* Texto extraído
+ + + + +

Diplomacia octubrista

Columna
El Líbero, 29.10.2024
Jorge G. Guzmán, abogado, exdiplomático e investigador (U. Autónoma)

Hasta hace no mucho la diplomacia chilena fue reconocida por su profesionalismo y el compromiso de sus funcionarios con la ejecución de una política exterior que, con visión de largo plazo y conducida por el presidente de la República, aseguraba la continuidad y la coherencia de la acción internacional del país. No sólo los expertos, sino que la ciudadanía en general valoraba que la acción internacional del país no se midiera en periodos presidenciales, sino en coyunturas históricas compuestas por hechos, tendencias, oportunidades y amenazas de alcance regional y global, a las que el país debía responder en el mediano y largo plazo.

En el concierto internacional (especialmente en el iberoamericano) la Academia Diplomática Andrés Bello representaba un ejemplo para la formación de cuadros de funcionarios de alto nivel, y sus aulas eran un premio para funcionarios de otros países que, elegidos por sus condiciones intelectuales, accedían al curso bianual en el que -previa formación universitaria completa- se formaban los diplomáticos chilenos. Estos, a su vez, tenían formaciones académicas muy por sobre el promedio de sus generaciones.

+ + + + +

(Datos guardados de una colección)
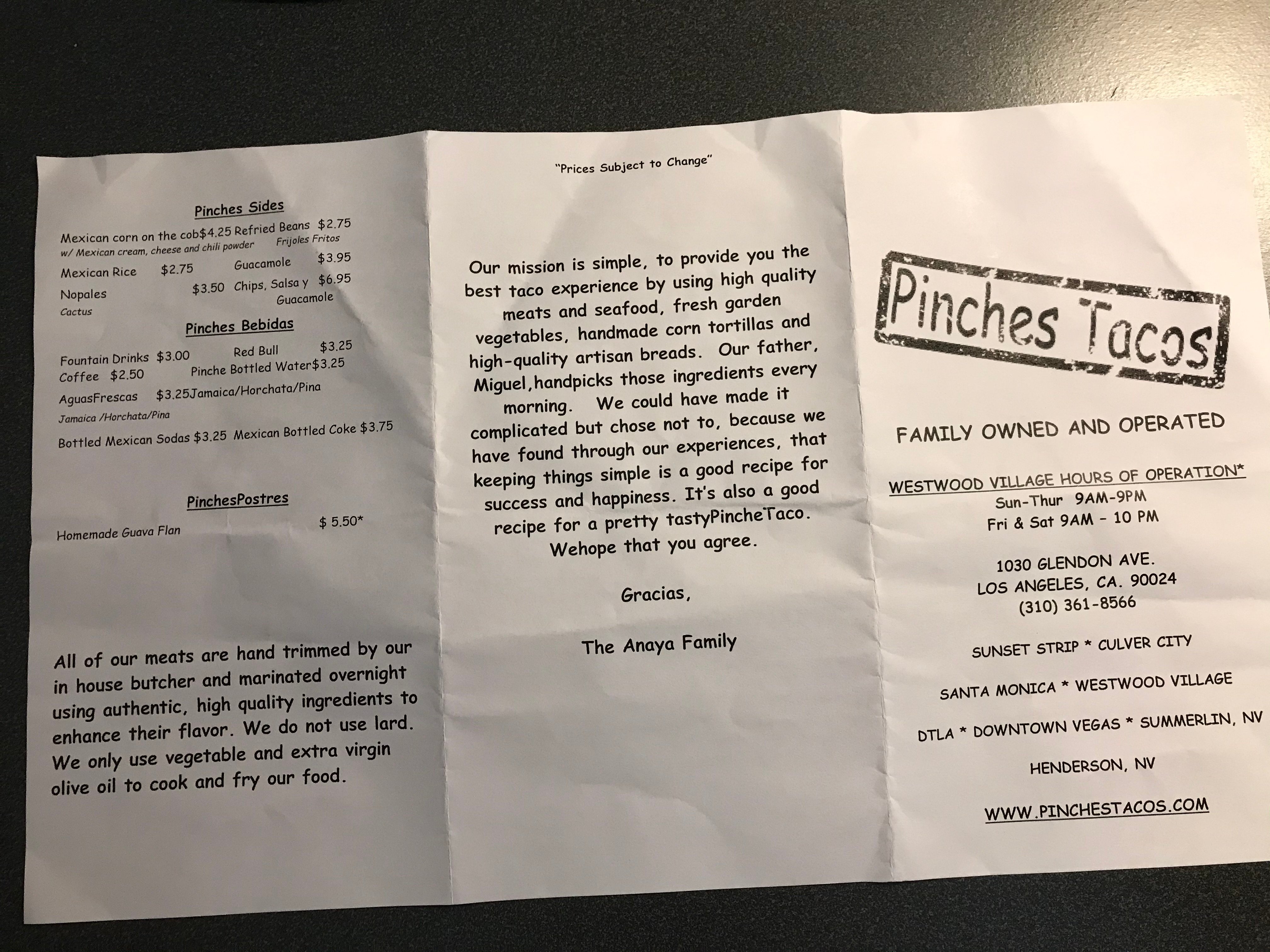 Pinches Sides

Mexican corn on the cob$4.25 Refried Beans $2.75
w/ Mexican cream, cheese and chili powder Frijoles Fritos

Mexican Rice $2.75 Guacamole $3.95

Nopales $3.50 Chips, Salsa y $6.95
Cactus Guacamole

Pinches Bebidas

Fountain Drinks $3.00 Red Bull $3.25
Coffee $2.50 Pinche Bottled Water$3.25
AguasFrescas $3.25Jamaica/Horchata/Pina
Jamaica /Horchata/Pina
Bottled Mexican Sodas $3.25 Mexican Bottled Coke $3.75

PinchesPostres

Homemade Guava Flan $ 5.50*

All of our meats are hand trimmed by our in house butcher and marinated overnight using authentic, high quality ingredients to enhance their flavor. We do not use lard. We only use vegetable and extra virgin olive oil to cook and fry our food.

"Prices Subject to Change"

Our mission is simple, to provide you the best taco experience by using high quality meats and seafood, fresh garden vegetables, handmade corn tortillas and high-quality artisan breads. Our father, Miguel,handpicks those ingredients every morning. We could have made it complicated but chose not to, because we have found through our experiences, that keeping things simple is a good recipe for success and happiness. It's also a good recipe for a pretty tastyPincheTaco. Wehope that you agree.

Gracias,

The Anaya Family

Pinches Tacos

FAMILY OWNED AND OPERATED

WESTWOOD VILLAGE HOURS OF OPERATION*
Sun-Thur 9AM-9PM
Fri & Sat 9AM - 10 PM

1030 GLENDON AVE.
LOS ANGELES, CA. 90024
(310) 361-8566

SUNSET STRIP * CULVER CITY

SANTA MONICA * WESTWOOD VILLAGE

DTLA * DOWNTOWN VEGAS * SUMMERLIN, NV

HENDERSON, NV

WWW.PINCHESTACOS.COM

+ + + + +

* Explorar el material
A: Repite sin cambios el fragmento de la columna sobre la diplomacia chilena que va desde "Diplomacia octubrista" hasta "y largo plazo.", ambos incluidos.
B: Indica si cada afirmación concuerda con la columna sobre la diplomacia chilena y responde sí o no, citando literalmente las palabras que lo deciden: (i) La Academia Diplomática Andrés Bello impartía un curso bianual. (ii) La ciudadanía valoraba que la acción internacional del país se midiera en periodos presidenciales. (iii) Los diplomáticos chilenos tenían formaciones académicas por debajo del promedio de sus generaciones.

* Soluciones por tarea
A:
Diplomacia octubrista

Columna
El Líbero, 29.10.2024
Jorge G. Guzmán, abogado, exdiplomático e investigador (U. Autónoma)

Hasta hace no mucho la diplomacia chilena fue reconocida por su profesionalismo y el compromiso de sus funcionarios con la ejecución de una política exterior que, con visión de largo plazo y conducida por el presidente de la República, aseguraba la continuidad y la coherencia de la acción internacional del país. No sólo los expertos, sino que la ciudadanía en general valoraba que la acción internacional del país no se midiera en periodos presidenciales, sino en coyunturas históricas compuestas por hechos, tendencias, oportunidades y amenazas de alcance regional y global, a las que el país debía responder en el mediano y largo plazo.

B:
(i) Sí: "accedían al curso bianual".
(ii) No: "valoraba que la acción internacional del país no se midiera en periodos presidenciales".
(iii) No: "tenían formaciones académicas muy por sobre el promedio de sus generaciones".